The construction of such model was performed on central and graphic processing units. Let’s compare the execution time of sequential program and parallel program for constructing a discrete dynamic model. To do this, let's determine the dependence of the model identification time on the number of points that generated on the hypercone (Fig. 7).

Figure 7 shows that the time of sequential program with increasing generated points is increasing gradually, and the time of the parallel program remains constant relatively.

Also, Fig. 7 confirms that the more calculations of the objective function are performed then the more efficient will be the parallelization of discrete dynamic models construction process.

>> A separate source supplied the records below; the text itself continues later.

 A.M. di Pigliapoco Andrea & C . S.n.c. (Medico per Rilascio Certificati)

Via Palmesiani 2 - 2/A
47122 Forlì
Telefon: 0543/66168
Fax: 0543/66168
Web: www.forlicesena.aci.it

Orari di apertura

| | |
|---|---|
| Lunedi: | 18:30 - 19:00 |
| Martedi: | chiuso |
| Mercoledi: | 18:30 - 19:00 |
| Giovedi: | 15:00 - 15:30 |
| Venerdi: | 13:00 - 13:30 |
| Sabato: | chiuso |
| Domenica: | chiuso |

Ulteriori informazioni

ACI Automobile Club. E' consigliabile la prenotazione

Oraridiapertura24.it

Figure 7 shows the runtime values for one iteration. And for building an accurate model it is necessary to perform thousands, tens of thousands of iterations of calculation of objective function \(Q_{i + 1}^{\left( 1 \right)} , \ldots , Q_{i + 1}^{\left( m \right)}\) in \(m\) points.

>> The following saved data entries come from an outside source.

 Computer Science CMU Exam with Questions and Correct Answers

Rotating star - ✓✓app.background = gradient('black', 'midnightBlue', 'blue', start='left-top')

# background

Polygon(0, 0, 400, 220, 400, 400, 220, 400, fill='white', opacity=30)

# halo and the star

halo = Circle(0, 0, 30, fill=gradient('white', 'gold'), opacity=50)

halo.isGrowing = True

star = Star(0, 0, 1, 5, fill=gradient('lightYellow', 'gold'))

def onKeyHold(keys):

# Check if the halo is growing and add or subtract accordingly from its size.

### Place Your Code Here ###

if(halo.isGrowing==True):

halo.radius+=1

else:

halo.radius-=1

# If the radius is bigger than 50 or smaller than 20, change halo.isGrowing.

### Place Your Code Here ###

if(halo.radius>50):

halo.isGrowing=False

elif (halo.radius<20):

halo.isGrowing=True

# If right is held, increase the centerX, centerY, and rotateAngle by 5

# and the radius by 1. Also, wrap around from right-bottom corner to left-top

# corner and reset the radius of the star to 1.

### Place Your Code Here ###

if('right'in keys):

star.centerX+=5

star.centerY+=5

The parallelization coefficient of this algorithm can be estimated from the fact that the cost of calculation of the value of the objective function significantly exceeds the computational cost of making decisions according to the optimization algorithm. Since in the parallel implementation of calculation the value of the objective function in different points is performed independently, then the parallelization coefficient is close to the number of processors (provided that the number of calculations of the objective function is multiplied by one step of the optimization procedure).

Fig. 7.

Execution time on CPU and on GPU

5 Conclusions

A parallel model for the prediction of sulfur dioxide emissions into the air of Żywiec city (Poland) based on historical observations is built and researched in this paper. The construction of this model using traditional sequential algorithm without its parallelization is failed. Because the construction of such model requires tens of thousands of iterations of calculations and computer’s RAM is not enough for it. We have obtained a parallelization efficiency of 78.1% while executing the constructed parallel model on GPU Nvidia GTS250. We also conducted the comparison of the execution time of parallel model respecting the model order, the number of discrete values, the number of GPU threads and the number of GPU blocks. The obtained research results suggest that the constructing discrete dynamic models must include the efficient use of parallel computing resources nowadays.